Task instructions:
A – In the parenting article, what does a recent book say is the key to binding children's hearts?
B – From the parenting article, return everything from "Above all other" down to "love their children.", copied word for word.

Supplied passage section start

Above all other denominations, the Seventh-day Adventist Church has been uniquely blessed with the prophetic voice of Ellen White — faithful wife, loving mother and fervent missionary. Many of us may think of Ellen White as being stern and strict, but she begins her instructions on parenting by encouraging parents to first love their children.
In a recent book, a wise author advises parents that the key to binding their children’s hearts is to “connect before they direct.” This is the same principle that Ellen White advocates: “Parents, let your children see that you love them and will do all in your power to make them happy. If you do so, your necessary restrictions will have far greater weight in their young minds” (AH, 193)2. This can be easily done with a smile, hug, or warm words of gratitude or encouragement. Connection (love) before direction (discipline) shows our children that our relationship with them matters more to us than their actions. If we direct without love, we will likely need to resort to bribes or threats to achieve the desired behavior, and our children’s compliance will be fleeting. But when our first priority is to woo our children into a loving relationship, they will more naturally want to comply with our direction and eventually make it part of their habitual character. This practice is especially helpful during the teen years.
Connection and love bloom easiest when there is sunshine in the home, warm smiles, courteous ways and loving words. God intended that “home should be a little heaven upon earth, a place where the affections are cultivated instead of being studiously repressed. Our happiness depends upon this cultivation of love, sympathy, and true courtesy to one another” (AH, 15). Often the tender attentions and encouragements of the early years disappear by the time our little ones reach two or three years and start getting into mischief. Yet the older our children are, the more they need our smiles and patient tones.
Today more than ever, children are tempted at every turn; if parents are not available to engage them lovingly and encouragingly, their affections will lean on the ubiquitous presence of their peers, technology, or other influences (such as alcohol, drugs, and sexual immorality) that will likely prove disastrous. The only solution is to “kindly instruct them and bind them to your hearts. It is a critical time for children. Influences will be thrown around them to wean them from you which you must counteract. Teach them to make you their confidant. Let them whisper in your ear their trials and joys” (AH, 191). And when they open their hearts to us, sharing their temptations and mourning their failures, let us be quick to listen, slow to speak and slow to get angry (James 1:19). Instead of reproach, let us show Christ’s compassion, loving encouragement and total forgiveness.
1 Gordon Neufeld and Gabor Mate, Hold On to Your Kids: Why Parents Need to Matter More Than Peers (New York, NY: Ballantine Books, 2005).
2 Ellen G. White, Adventist Home (Hagerstown, MD: Review and Herald Publishing, 1952).

Supplied passage section end
Data records section start

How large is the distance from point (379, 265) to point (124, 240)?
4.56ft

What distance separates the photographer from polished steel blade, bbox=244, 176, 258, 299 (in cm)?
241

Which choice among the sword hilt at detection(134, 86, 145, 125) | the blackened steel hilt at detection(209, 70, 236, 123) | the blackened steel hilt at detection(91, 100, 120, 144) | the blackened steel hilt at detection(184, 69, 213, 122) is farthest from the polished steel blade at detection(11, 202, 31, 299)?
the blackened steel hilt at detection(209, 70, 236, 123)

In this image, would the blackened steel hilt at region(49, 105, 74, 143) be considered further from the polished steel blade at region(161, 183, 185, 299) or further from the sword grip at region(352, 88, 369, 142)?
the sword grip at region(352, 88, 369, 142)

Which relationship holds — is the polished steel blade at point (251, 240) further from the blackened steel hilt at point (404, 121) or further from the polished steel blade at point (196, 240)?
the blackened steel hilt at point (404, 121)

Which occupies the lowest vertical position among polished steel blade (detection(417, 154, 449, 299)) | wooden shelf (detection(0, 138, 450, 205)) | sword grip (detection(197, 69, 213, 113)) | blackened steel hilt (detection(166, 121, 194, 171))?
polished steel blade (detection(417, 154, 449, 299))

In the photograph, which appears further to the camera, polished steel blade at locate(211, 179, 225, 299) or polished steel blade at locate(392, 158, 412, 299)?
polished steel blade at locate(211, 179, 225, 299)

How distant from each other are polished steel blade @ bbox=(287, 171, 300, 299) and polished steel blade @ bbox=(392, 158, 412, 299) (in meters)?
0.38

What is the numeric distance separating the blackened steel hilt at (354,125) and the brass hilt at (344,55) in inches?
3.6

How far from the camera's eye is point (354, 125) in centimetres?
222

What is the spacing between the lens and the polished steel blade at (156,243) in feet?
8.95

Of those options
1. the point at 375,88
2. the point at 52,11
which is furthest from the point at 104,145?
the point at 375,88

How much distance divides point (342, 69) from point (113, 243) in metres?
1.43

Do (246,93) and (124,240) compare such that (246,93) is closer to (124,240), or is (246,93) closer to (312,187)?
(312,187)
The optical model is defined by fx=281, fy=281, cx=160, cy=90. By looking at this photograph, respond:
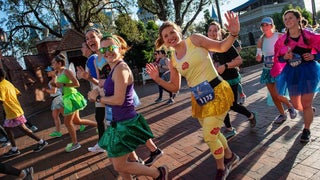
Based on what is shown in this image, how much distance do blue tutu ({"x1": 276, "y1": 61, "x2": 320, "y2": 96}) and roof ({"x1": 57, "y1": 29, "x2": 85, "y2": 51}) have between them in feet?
44.3

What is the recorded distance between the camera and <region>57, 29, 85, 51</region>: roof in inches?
614

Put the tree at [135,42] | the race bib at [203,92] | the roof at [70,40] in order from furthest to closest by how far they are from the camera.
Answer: the tree at [135,42]
the roof at [70,40]
the race bib at [203,92]

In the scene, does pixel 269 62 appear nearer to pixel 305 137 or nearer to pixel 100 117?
pixel 305 137

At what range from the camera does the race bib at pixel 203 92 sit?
302cm

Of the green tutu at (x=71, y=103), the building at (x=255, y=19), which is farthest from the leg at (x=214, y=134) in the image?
the building at (x=255, y=19)

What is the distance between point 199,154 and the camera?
14.2 ft

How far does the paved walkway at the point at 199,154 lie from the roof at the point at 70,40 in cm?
944

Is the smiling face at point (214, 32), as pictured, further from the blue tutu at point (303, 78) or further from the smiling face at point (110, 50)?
the smiling face at point (110, 50)

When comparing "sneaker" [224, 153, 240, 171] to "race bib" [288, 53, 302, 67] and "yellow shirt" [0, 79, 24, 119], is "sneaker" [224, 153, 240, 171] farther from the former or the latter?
"yellow shirt" [0, 79, 24, 119]

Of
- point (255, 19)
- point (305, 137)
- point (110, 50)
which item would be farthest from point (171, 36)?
point (255, 19)

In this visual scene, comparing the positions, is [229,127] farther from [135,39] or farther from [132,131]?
[135,39]

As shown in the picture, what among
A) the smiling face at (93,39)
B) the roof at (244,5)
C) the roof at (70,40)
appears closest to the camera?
the smiling face at (93,39)

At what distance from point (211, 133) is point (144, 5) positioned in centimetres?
2214

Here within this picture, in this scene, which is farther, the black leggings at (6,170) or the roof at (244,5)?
the roof at (244,5)
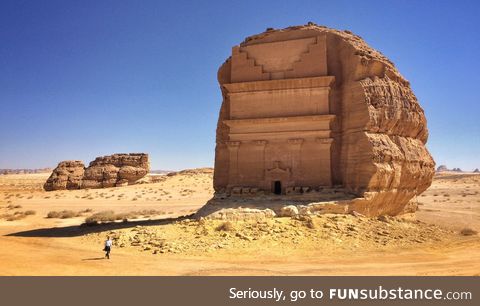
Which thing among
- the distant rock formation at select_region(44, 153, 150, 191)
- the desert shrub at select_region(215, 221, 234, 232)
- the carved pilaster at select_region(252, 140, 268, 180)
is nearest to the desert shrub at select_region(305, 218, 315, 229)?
the desert shrub at select_region(215, 221, 234, 232)

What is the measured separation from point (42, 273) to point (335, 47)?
1529 cm

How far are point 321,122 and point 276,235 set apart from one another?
6.27 metres

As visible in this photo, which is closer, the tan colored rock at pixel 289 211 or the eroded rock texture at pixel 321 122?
the tan colored rock at pixel 289 211

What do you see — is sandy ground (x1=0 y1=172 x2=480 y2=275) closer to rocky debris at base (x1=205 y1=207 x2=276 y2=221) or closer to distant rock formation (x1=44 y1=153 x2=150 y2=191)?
rocky debris at base (x1=205 y1=207 x2=276 y2=221)

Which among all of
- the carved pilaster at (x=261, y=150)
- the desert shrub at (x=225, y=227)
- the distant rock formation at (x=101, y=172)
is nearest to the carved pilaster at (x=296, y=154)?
the carved pilaster at (x=261, y=150)

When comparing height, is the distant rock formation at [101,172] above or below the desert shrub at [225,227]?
above

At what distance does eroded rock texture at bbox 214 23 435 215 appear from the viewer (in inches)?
615

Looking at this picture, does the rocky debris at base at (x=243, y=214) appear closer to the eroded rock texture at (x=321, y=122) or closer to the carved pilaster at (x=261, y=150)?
the eroded rock texture at (x=321, y=122)

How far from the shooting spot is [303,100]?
17062mm

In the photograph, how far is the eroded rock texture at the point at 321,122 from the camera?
15633mm

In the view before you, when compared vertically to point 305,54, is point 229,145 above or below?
below
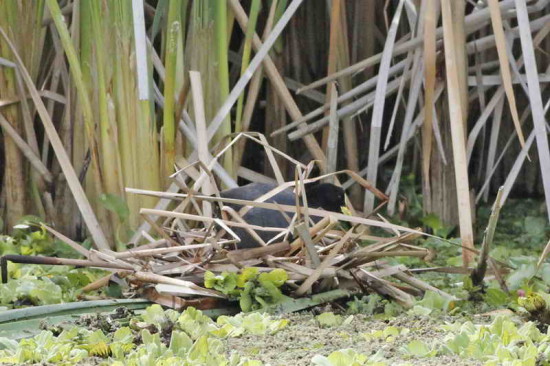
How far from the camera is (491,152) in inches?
153

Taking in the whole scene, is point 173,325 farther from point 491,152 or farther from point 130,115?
point 491,152

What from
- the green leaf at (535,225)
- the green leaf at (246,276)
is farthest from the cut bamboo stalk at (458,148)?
the green leaf at (535,225)

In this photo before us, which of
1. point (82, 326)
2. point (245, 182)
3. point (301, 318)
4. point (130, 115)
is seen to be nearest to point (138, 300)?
point (82, 326)

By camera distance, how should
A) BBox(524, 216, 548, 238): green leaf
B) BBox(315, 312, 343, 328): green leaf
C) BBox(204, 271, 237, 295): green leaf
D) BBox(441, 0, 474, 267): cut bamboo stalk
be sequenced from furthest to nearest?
BBox(524, 216, 548, 238): green leaf
BBox(441, 0, 474, 267): cut bamboo stalk
BBox(204, 271, 237, 295): green leaf
BBox(315, 312, 343, 328): green leaf

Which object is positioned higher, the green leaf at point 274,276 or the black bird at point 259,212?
the black bird at point 259,212

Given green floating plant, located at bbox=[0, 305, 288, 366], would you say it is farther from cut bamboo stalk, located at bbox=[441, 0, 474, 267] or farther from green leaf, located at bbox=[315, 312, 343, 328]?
cut bamboo stalk, located at bbox=[441, 0, 474, 267]

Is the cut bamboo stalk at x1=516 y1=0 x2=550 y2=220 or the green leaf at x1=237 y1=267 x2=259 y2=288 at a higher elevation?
the cut bamboo stalk at x1=516 y1=0 x2=550 y2=220

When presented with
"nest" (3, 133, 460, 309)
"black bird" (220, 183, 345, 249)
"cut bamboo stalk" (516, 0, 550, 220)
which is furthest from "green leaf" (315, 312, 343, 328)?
"cut bamboo stalk" (516, 0, 550, 220)

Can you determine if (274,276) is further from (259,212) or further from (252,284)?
(259,212)

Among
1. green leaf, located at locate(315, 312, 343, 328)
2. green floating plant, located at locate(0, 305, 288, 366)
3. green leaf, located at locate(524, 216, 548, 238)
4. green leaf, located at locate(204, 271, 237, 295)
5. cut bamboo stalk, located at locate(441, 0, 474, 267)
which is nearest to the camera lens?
green floating plant, located at locate(0, 305, 288, 366)

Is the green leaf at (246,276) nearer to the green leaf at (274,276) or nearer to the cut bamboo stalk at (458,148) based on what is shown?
the green leaf at (274,276)

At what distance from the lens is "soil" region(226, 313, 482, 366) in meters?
2.11

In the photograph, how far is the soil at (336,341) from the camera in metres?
2.11

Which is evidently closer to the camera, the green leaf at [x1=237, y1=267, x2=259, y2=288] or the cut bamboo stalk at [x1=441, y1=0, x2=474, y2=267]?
the green leaf at [x1=237, y1=267, x2=259, y2=288]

Data records section end

Expected outputs:
A – It advises parents to "connect before they direct."

B –
Above all other denominations, the Seventh-day Adventist Church has been uniquely blessed with the prophetic voice of Ellen White — faithful wife, loving mother and fervent missionary. Many of us may think of Ellen White as being stern and strict, but she begins her instructions on parenting by encouraging parents to first love their children.